Cons of a data-driven approach

  • Focusing on data to make decisions can cause you to miss the bigger picture. Remember our digital ad campaign example from earlier? If we had focused only on CTR, we would’ve ended up burning through our budget too quickly.

  • Not having statistically significant data will hold you back. If you’re operating in a true data-driven environment, you need to make sure you’re collecting enough data over a specific period to reach statistical significance.

  • Being a true data-driven company is very difficult. Only 29% of companies are good at connecting their analytics to action.

Pros of a data-informed approach

  • It’s easier to take the big picture into account. You can use other inputs to understand what’s really going on and to help you make a decision based on the whole landscape, not just one piece of data.

  • You solve problems with out-of-the-box solutions. With data being only one input, you can use your experience and creativity to come up with solutions that might not be obvious through data.

  • You’ll be able to stay on top of trends. Early changes in user preferences rarely show up in data. If you’re solely focused on the data, you might miss a competitor or industry change that’s causing people to question the value of your product.

Cons of a data-informed approach

  • You can be more easily swayed by outside decision-makers. Since you’re using inputs other than just data to make decisions, opinionated stakeholders might have more clout than you’d like in the decision-making process.

  • Data can be cherry-picked to support the outcome you want. In a data-informed environment, your personal biases might come into play, whether or not you realize it.

  • You might get choice paralysis because of too many inputs. When you’re allowed to use a number of sources to help make your decision, you’re going to end up with conflicting information. That can be hard to reconcile.

When to be data-driven vs. data-informed

Ideally, you’ll use a blend of both data-driven and data-informed in your company. But your choice depends on the circumstance.

Data-driven is best when decisions can be based on an either/or outcome that uses data. If you’re working on conversion rate optimization, A/B testing, pricing, or other data-based projects, data-driven is the way to go.

With A/B testing, for example, you’re trying to find an either/or outcome. Your answer is either A or B. You can use data to make the decision. In that case, there’s no need for your personal experiences. Data can drive the decision.

The key to data-driven decisions is to choose your determining factors ahead of time. If you’re A/B testing the color of a button on your website, you need to clearly define what success is — in that case, it might be click-through rate.

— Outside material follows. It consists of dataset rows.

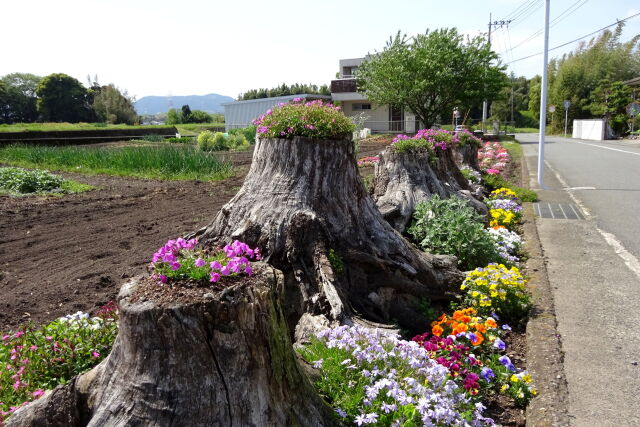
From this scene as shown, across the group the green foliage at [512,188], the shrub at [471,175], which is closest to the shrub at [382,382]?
the shrub at [471,175]

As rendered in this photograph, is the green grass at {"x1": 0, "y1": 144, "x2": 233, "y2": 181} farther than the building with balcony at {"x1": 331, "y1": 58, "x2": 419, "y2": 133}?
No

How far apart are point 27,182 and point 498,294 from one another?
37.6 feet

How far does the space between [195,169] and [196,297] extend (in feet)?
42.4

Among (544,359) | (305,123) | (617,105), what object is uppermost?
(617,105)

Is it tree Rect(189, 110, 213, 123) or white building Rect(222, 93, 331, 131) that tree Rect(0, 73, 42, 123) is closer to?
tree Rect(189, 110, 213, 123)

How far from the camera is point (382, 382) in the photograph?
2477 millimetres

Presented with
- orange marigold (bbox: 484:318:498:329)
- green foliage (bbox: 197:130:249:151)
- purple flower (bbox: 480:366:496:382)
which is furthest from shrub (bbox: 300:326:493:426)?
green foliage (bbox: 197:130:249:151)

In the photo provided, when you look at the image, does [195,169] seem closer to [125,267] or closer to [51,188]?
[51,188]

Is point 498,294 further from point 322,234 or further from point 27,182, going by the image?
point 27,182

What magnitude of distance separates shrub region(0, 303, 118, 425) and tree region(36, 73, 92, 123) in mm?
52413

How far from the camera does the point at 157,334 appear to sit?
1.95m

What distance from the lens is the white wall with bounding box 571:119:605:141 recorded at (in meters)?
38.3

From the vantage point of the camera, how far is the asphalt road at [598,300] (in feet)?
10.1

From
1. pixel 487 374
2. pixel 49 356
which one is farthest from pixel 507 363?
pixel 49 356
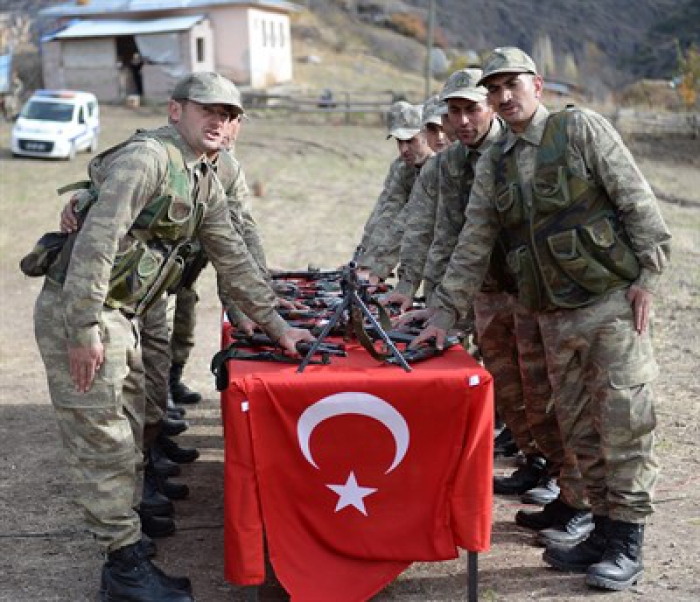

Data-informed, on the other hand, is best when you’re working on a complex project that requires a number of inputs. For example, a new product feature isn’t something you can build solely with data. You need feedback from your users, your personal experience, stakeholder input, competitive data, and more.

You’ll also use a data-informed approach when creativity is an important component of your work. Designers are a perfect example of this. Their work is based on creativity, but data can help inform how they should execute their work.

For example, a website designer would probably love to create a unique, beautiful website that’s unlike anything else. But experienced designers use data to understand what kind of structure works best to keep website visitors engaged. That’s one of the reasons many SaaS websites have a lot of similarities.

You need to be both data-driven and data-informed

In the battle of data-driven vs. data-informed, there isn’t a clear winner. Both approaches are useful in certain settings.

As a general rule, for decisions that can be based on quantitative input, use a data-driven approach. For decisions that need to include qualitative input, use a data-informed approach.